As well as general support, there was at least a recognition that there is an alternative. Mutual enforcement, which was mentioned by a number of Peers, is something that we are going to hear a lot more about because of the Private Member’s Bill in the other place. I welcome what the noble Baroness, Lady Suttie, said about the importance of setting up again some kind of scrutiny committee for what is happening in Northern Ireland.
Also important, perhaps, is a wider debate. I am aware that many Members have been held back tonight, because I did say that I probably would not press this to a vote, so I welcome that there are so many here. As I said earlier, it is very useful for people to understand why many of us feel so strongly about the Windsor Framework and its effects, and not just on Northern Ireland—I reiterate that.
It would be helpful if those who think that the Windsor Framework has been a benefit, because of the dual access, listened to what Invest Northern Ireland said last week. There has been no benefit whatever from any of the so-called joint access because we have lost direct access from Great Britain. So many businesses are not sending things to Northern Ireland any more. But that is for another debate.

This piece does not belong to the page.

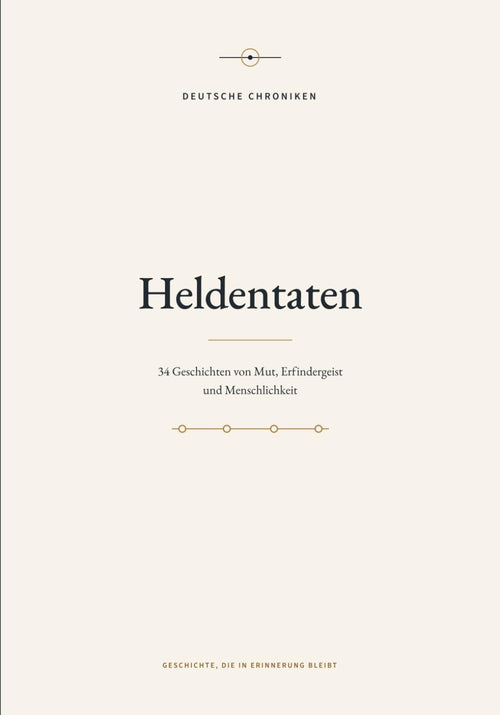 Buchcover: Heldentaten – 34 Geschichten von Mut, Erfindergeist und Menschlichkeit, von Deutsche Chroniken und Adam Ozeir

I hope that I will not have to have many more of these. However, the consent issue and the vote that is coming up are very controversial. I hope that noble Peers understand how people in Northern Ireland feel about the fact that, on this one crucially important issue, a reason has been found to make it majority voting and not cross-community. Many who support that are doing so for reasons that not many of us in this House would agree with. I beg leave to withdraw the Motion.